Note: clang, by design, tries to be gcc-compatible. See here: https://clang.llvm.org/ --> End User Features --> "GCC compatibility."
You said:
then all the sudden offsetof(Test, test)
is 16. This makes absolutely zero sense to me - can somebody explain what is going on?
Therefore, when you make the change to struct _16Bytes
and see that offsetof(Test, test)
becomes a really weird and anomalous value of 16, that is also undefined behavior, and therefore has no guaranteed nor predictable behavior we can analyze except for looking at the specifics of the clang compiler, which is pointless, since it is undefined behavior by the standard and could change at any moment anyway. So, you must avoid the undefined behavior I think and not use inheritance if you desire to read an offset.
This is extremely annoying and I would like to disable this behavior in the first place, however so be it.
More importantly, is there a way to disable this annoying packing behavior?
You have to manually pack your structs as you see fit--however you'd like them to be. I'm not sure what you'd like. Do you want the uint8_t
to have an offset of 15 instead of 12? If so, do this:
Ex:
struct Test4
{
uint64_t _8bytes;
uint32_t _4bytes;
uint8_t padding[3]; // explicitly place 3 bytes of padding
uint8_t test;
}; // struct is 16 bytes total
Now, sizeof(Test4)
is 16, and offsetof(Test4, test)
is 15 instead of 12.
Note that depending on what you are trying to accomplish, you may need to forcefully remove all automatic padding by adding __attribute__ ((__packed__))
just after the word struct
and just before the struct name.
Example: this very non-standard padding, in conjunction with the packed attribute, allows struct __attribute__ ((__packed__)) Test5
to have a size of 16 and offsetof(Test5, test)
to still be 15:
struct __attribute__ ((__packed__)) Test5
{
uint8_t padding[3]; // explicitly place 3 bytes of padding
uint64_t _8bytes;
uint32_t _4bytes;
uint8_t test;
};
Also take a look at the alignas()
specifier in C++ to see if it can be used to create your desired effect. And, look into #pragma pack
.
Keep in mind you can also achieve certain desired results by including a struct as a member of another struct directly, rather than by using inheritance as you have done. Including one struct in another can avoid the undefined behavior, while doing the inheritance and expecting certain offset results invokes the undefined behavior.

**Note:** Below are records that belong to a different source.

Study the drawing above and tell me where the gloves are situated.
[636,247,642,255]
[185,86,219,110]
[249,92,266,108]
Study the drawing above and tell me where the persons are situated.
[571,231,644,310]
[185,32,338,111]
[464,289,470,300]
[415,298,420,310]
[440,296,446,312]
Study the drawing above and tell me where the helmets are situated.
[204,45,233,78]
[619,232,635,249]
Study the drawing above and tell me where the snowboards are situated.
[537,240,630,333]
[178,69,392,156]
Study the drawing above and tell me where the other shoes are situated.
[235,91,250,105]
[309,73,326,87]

Lastly, you can consider writing Python scripts to autogenerate C++ code for you which generates any necessary struct definitions and handles padding/packing/alignment, and serialization concerns for you. You can define packets in YAML (preferred, in my opinion) or JSON files. This is pretty common practice I think--using Python to autogenerate C or C++ for you. I show how to import yaml files in Python here. However, avoid autogenerating C or C++ using Python if possible, as it may end up creating more code complexity, complicated abstraction, and confusion for fellow developers in an attempt to create less. But, that's for you to decide based on your total situation, use-case, and architecture.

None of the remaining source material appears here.